#### [WHAT IS NEEDED]
Below are records to write out exactly; drop the pictures when you do.
****************
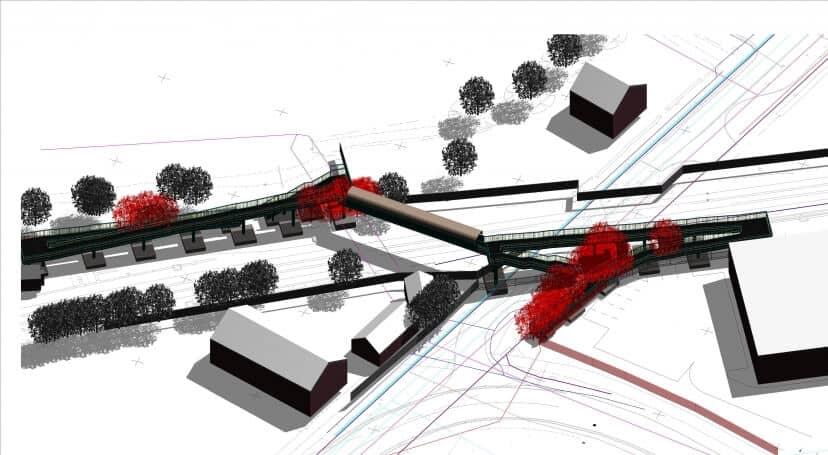 New footbridge to be built in Fishbourne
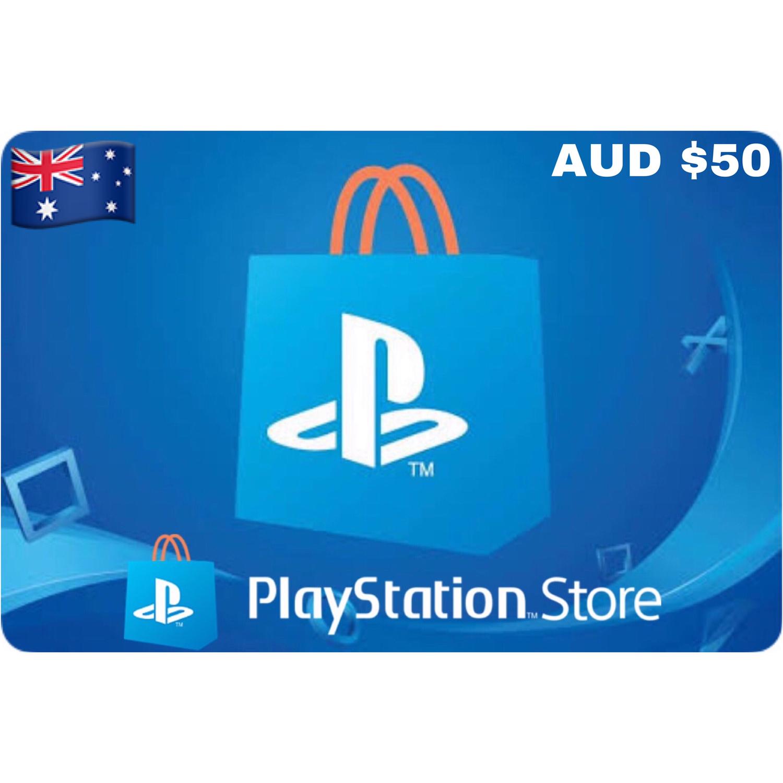 Playstation (PSN Card) Australia AUD $50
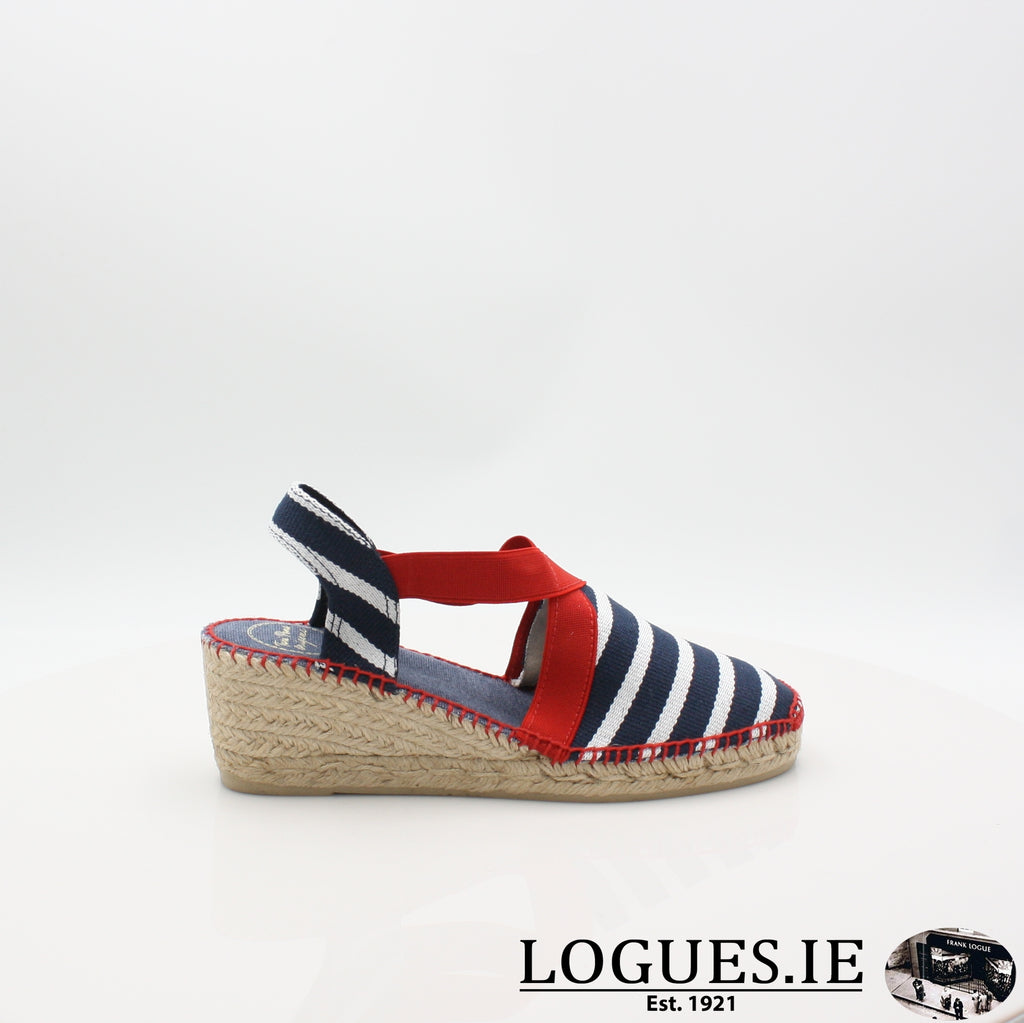 Tarbes 19 TONI PONSLadiesLogues ShoesMARINER / 4 UK -37 EU - 6 US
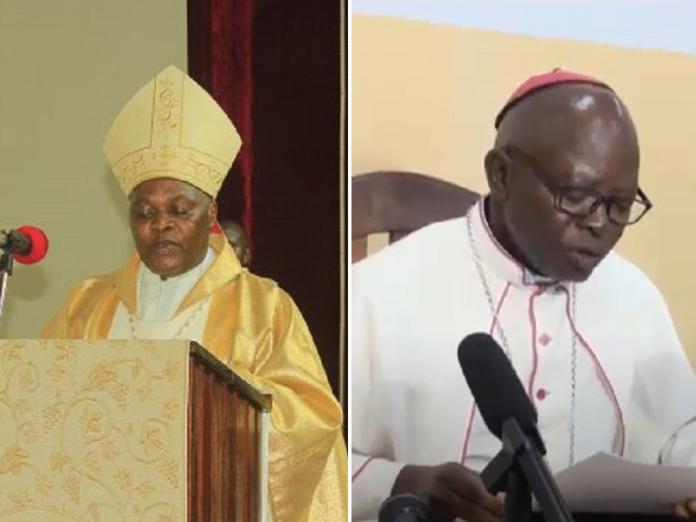 Amenazan de muerte a 2 obispos
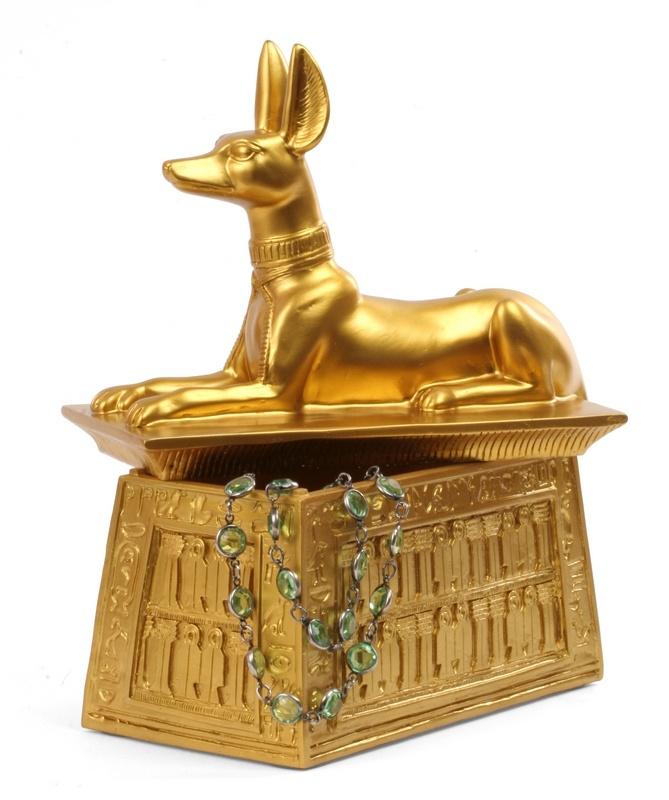 Mısır'da ölüleri koruyan Anubis, artık takılarınızı korumak için taa Mısır dan geldi... Anubis Mücevher Kutusu 29,9 TL ye burada:  http://www.buldumbuldum.com/hediye/jewelry_box_anubis_anubis_mucevher_kutusu/
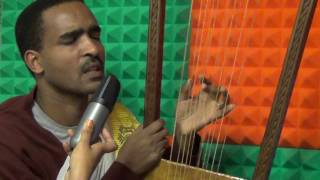 Ethiopian Orthodox Tewahedo Begena Mezmur: Kesis Zemari Akalu Yosef (የበገና መዝሙር)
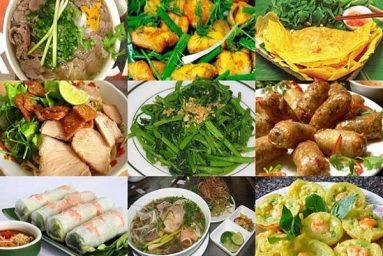 Nét đặc trưng của ẩm thực miền tây làm say lòng thực khách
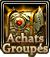 24/11 - 28/11 : Achats Groupés Achats10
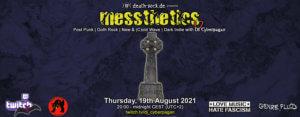 19.08.2021: messthetics 12 Livestream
****************
#### [YOUR SOLUTION]
 New footbridge to be built in Fishbourne
 Playstation (PSN Card) Australia AUD $50
 Tarbes 19 TONI PONSLadiesLogues ShoesMARINER / 4 UK -37 EU - 6 US
 Amenazan de muerte a 2 obispos
 Mısır'da ölüleri koruyan Anubis, artık takılarınızı korumak için taa Mısır dan geldi... Anubis Mücevher Kutusu 29,9 TL ye burada:  http://www.buldumbuldum.com/hediye/jewelry_box_anubis_anubis_mucevher_kutusu/
 Ethiopian Orthodox Tewahedo Begena Mezmur: Kesis Zemari Akalu Yosef (የበገና መዝሙር)
 Nét đặc trưng của ẩm thực miền tây làm say lòng thực khách
 24/11 - 28/11 : Achats Groupés Achats10
 19.08.2021: messthetics 12 Livestream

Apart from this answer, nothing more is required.